Spend strategically:  Depending on where you are in your financial journey, you may need to create a budget (for more information on coming up with a budget system that works for you, here’s an in-depth article). Having a budget will give you the freedom of knowing exactly what to spend, and when. For example, if you haven’t budgeted enough to order take-out every night this week, you’ll simply have to spend some time on the weekend to meal-prep. Budgeting allows you to spend money on your priorities while eliminating the rest.

This may take some time to get exactly right, but you have to start with the question: what gives me the most joy? What is a priority for me? For example, if you absolutely need to have the latest cell phone, you might need to save an extra $50 a month. But you notice you spend around $80 every month on a lifestyle subscription box that doesn’t really excite you the same way. That’s an easy decision to make, isn’t it? Decide on one category that would bring the most value to you if you splurged on it, and ruthlessly cut back on every other form of lifestyle creep in your life.

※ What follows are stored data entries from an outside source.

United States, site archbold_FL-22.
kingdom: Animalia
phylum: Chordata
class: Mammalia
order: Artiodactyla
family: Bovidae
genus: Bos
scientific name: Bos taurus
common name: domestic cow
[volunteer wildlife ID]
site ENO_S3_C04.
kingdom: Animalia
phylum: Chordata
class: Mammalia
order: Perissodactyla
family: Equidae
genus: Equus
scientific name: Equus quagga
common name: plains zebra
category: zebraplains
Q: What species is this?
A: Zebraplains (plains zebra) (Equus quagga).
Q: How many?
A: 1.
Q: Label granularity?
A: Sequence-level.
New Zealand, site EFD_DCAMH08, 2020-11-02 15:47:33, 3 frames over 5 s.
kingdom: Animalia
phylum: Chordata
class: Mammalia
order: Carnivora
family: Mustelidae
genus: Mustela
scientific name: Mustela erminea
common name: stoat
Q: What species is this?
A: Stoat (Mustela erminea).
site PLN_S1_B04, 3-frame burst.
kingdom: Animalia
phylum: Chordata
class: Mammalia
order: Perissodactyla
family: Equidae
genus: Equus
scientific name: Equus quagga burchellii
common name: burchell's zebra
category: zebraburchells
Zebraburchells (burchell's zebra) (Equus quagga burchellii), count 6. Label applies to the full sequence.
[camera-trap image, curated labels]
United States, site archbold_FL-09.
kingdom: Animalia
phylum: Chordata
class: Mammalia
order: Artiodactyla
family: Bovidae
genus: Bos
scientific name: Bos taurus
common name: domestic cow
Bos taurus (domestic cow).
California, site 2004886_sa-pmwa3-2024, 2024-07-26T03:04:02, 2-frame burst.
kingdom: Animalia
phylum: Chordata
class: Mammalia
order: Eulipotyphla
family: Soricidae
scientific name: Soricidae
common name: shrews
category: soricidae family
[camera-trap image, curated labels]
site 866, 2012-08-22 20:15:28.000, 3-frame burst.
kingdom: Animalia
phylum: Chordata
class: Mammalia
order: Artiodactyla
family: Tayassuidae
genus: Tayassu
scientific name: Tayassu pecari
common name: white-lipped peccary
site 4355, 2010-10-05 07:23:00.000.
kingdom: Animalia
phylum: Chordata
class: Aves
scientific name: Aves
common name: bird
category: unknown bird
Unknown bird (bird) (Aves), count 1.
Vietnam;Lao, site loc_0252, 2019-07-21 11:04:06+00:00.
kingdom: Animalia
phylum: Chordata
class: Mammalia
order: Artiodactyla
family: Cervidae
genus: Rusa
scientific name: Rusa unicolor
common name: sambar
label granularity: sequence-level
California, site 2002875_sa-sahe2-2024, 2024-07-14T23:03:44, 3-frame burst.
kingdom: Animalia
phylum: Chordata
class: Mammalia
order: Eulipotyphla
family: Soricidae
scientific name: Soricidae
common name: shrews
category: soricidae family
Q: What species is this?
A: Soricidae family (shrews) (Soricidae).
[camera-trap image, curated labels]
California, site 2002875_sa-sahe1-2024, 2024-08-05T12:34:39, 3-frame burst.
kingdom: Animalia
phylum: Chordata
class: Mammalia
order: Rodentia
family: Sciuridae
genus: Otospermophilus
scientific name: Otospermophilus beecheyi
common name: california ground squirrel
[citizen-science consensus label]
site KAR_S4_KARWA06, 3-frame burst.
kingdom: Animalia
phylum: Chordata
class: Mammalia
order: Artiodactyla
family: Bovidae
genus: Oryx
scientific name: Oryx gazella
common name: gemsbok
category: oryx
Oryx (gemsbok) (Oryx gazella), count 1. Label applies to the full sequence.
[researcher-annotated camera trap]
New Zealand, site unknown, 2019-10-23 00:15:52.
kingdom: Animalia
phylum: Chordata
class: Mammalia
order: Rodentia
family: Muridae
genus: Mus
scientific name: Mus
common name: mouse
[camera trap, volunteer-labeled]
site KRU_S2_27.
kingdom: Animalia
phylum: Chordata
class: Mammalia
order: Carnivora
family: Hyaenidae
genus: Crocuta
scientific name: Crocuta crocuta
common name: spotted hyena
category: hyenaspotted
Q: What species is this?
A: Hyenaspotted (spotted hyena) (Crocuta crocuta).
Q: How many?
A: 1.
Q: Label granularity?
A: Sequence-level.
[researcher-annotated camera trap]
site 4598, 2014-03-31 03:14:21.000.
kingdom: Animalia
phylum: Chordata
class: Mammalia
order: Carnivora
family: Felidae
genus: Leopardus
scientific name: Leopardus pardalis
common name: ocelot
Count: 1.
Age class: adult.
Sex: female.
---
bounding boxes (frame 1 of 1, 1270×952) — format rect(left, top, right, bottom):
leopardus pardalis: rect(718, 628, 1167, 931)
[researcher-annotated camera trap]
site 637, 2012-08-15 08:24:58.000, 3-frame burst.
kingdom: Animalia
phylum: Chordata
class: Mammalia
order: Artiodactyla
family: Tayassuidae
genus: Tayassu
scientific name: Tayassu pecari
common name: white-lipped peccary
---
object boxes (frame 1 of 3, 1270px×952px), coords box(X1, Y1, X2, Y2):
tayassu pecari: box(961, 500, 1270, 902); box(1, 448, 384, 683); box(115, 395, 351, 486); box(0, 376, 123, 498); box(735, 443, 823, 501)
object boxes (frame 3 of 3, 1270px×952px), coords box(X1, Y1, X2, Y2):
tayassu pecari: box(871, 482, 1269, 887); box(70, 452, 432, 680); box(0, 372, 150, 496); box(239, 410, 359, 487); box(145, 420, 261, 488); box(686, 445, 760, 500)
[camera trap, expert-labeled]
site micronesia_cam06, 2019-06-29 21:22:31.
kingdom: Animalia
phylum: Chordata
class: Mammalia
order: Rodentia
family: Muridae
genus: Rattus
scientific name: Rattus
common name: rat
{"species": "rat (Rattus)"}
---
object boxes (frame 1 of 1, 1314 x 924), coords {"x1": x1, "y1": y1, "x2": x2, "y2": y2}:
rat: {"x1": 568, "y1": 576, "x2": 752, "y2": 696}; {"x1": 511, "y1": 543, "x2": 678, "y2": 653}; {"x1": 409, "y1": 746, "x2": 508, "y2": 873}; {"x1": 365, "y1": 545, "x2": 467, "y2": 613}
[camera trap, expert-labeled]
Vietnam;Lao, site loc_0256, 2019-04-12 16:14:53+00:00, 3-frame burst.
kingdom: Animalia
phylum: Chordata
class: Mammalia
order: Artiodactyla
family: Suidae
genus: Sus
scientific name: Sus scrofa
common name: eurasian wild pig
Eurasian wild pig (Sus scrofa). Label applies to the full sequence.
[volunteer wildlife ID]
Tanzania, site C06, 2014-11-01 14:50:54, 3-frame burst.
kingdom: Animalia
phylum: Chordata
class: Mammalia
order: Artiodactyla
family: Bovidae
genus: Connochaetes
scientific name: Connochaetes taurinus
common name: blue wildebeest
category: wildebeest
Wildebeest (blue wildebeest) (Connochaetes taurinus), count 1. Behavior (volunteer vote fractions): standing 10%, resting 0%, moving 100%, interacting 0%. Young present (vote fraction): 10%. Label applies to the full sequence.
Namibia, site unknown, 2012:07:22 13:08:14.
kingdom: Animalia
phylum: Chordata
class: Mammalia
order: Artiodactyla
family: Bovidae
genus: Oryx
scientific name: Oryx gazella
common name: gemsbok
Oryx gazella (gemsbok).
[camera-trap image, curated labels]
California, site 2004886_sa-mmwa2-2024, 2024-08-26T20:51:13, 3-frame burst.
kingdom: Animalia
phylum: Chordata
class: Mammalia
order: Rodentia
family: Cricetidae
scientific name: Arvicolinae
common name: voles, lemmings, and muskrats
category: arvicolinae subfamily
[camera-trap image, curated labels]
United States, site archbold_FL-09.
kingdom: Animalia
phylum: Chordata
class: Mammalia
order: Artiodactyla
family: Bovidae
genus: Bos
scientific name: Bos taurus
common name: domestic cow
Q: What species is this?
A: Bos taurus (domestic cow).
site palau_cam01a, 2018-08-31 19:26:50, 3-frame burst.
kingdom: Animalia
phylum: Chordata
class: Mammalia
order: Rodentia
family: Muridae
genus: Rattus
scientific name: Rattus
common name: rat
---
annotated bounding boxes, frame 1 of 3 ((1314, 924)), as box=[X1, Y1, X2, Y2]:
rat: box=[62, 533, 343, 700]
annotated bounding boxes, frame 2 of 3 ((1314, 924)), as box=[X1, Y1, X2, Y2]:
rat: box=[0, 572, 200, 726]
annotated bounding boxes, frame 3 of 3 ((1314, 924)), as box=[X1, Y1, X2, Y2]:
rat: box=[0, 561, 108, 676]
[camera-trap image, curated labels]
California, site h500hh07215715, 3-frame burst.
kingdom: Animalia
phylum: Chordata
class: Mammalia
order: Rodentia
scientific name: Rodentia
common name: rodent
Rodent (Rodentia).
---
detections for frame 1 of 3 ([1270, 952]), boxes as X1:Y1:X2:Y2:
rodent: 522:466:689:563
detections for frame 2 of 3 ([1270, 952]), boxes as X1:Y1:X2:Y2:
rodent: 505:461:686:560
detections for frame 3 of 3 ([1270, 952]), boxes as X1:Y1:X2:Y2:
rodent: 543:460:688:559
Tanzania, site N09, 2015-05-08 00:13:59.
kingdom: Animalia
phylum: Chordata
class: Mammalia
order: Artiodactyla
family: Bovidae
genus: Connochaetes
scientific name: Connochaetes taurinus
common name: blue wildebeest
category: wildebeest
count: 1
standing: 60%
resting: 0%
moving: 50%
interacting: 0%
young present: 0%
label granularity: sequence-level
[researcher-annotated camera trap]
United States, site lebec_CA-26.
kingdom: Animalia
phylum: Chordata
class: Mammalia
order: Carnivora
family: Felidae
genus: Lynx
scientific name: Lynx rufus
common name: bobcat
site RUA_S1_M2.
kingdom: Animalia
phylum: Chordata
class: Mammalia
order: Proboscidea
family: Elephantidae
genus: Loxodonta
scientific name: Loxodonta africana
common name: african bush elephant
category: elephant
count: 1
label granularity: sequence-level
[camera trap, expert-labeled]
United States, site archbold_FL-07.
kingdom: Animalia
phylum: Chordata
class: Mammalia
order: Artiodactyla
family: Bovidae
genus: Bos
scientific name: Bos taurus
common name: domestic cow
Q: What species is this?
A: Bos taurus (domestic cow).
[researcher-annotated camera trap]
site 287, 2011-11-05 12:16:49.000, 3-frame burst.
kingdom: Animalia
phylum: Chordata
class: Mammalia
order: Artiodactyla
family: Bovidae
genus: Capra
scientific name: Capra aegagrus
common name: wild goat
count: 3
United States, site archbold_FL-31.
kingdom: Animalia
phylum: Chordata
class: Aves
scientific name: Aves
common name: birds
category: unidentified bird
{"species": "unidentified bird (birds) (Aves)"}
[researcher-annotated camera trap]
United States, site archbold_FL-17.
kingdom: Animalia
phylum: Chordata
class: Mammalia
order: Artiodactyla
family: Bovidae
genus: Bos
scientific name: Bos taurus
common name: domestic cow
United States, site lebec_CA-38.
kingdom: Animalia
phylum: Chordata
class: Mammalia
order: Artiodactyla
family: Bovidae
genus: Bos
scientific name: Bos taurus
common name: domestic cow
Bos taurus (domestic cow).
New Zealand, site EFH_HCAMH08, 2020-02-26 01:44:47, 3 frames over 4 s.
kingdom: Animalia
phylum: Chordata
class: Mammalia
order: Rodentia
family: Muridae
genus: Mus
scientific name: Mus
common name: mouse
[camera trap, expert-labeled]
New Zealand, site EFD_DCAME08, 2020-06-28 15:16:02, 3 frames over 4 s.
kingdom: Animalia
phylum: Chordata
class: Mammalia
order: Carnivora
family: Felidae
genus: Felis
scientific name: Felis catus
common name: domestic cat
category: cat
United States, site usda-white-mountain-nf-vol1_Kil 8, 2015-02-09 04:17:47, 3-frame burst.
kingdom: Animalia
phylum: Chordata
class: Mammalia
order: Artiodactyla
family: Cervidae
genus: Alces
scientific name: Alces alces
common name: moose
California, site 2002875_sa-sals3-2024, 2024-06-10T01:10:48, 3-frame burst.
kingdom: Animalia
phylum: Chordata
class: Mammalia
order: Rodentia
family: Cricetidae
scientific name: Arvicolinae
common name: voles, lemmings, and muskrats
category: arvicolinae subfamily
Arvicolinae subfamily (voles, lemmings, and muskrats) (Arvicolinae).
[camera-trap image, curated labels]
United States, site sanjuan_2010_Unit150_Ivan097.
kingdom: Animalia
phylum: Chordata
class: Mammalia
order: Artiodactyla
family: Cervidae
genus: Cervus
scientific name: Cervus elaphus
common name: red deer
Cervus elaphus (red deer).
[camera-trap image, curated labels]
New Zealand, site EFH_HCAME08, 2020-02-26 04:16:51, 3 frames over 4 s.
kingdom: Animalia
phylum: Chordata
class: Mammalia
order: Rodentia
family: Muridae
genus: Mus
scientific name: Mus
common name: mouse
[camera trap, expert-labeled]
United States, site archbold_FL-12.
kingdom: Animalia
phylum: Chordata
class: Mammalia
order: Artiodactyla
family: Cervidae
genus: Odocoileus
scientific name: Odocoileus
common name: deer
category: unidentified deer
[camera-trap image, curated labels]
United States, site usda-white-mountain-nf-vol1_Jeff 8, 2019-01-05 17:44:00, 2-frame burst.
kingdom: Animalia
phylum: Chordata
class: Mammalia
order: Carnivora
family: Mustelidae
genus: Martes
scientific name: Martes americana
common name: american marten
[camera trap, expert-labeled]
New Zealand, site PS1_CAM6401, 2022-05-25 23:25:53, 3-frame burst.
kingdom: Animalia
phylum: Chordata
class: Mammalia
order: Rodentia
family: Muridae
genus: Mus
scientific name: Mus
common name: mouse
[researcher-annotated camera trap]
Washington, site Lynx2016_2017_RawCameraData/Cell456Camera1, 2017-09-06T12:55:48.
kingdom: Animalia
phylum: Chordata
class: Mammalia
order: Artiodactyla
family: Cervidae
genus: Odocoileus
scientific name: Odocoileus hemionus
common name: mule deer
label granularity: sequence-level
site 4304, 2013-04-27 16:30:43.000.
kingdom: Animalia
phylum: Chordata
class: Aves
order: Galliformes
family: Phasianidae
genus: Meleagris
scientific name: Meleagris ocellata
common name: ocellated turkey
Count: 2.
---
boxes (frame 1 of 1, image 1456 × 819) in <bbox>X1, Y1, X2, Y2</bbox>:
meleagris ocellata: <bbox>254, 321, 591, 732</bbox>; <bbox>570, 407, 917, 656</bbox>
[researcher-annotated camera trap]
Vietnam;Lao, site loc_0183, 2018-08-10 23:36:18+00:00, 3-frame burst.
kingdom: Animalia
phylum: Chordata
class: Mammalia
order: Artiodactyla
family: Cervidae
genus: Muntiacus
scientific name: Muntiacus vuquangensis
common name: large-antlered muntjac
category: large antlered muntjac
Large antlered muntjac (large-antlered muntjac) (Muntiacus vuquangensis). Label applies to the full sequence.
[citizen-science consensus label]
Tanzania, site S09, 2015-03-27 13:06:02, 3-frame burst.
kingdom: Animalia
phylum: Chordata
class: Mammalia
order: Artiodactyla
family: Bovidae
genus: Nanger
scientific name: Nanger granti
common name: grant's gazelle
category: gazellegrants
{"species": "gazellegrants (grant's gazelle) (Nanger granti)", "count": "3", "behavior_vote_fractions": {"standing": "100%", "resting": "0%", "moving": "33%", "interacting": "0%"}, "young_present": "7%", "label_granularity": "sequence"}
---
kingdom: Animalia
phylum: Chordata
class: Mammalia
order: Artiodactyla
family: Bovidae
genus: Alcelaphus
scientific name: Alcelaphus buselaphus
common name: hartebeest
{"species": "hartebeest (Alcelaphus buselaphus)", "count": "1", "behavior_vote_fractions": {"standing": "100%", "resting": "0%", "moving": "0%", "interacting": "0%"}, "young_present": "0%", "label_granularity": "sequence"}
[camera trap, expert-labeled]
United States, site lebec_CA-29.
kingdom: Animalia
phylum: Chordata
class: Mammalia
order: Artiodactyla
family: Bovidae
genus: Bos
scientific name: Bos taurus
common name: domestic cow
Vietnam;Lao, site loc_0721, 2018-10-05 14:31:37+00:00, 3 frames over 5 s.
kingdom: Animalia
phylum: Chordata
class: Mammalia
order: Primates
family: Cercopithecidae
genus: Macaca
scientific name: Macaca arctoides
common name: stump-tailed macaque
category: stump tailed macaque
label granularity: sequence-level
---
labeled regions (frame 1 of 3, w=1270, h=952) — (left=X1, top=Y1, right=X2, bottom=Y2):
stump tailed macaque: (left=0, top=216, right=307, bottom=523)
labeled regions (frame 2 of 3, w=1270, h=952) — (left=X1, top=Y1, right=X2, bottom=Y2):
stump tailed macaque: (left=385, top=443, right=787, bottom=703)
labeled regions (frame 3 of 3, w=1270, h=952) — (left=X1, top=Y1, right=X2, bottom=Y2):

Automate your savings: After you’ve taken the steps above, you can make sure that you don’t fall into the trap of lifestyle inflation again by saving a percentage of your income automatically. Many employers can send your regular paycheck to multiple accounts designated by a percentage set by you. For example, you could work with payroll or HR at your organization to send 20% of your take home pay directly to a savings account every pay period. The principle of “out of sight, out of mind” applies here—as you repeatedly see a smaller number deposited into your checking account, you’ll learn to budget within the confines of that dollar figure.

There is no denying that some expenses will increase as you advance through life. Marriage, children, and taking care of loved ones can be a part of your financial journey. However, it does help to periodically reassess and evaluate if everything you’re paying for brings value to your life. Eliminating lifestyle creep is a crucial part of the equation when it comes to building sustainable, generational wealth. Earning more money and increasing your income can help you get ahead financially, but only if you utilize those earnings to build wealth.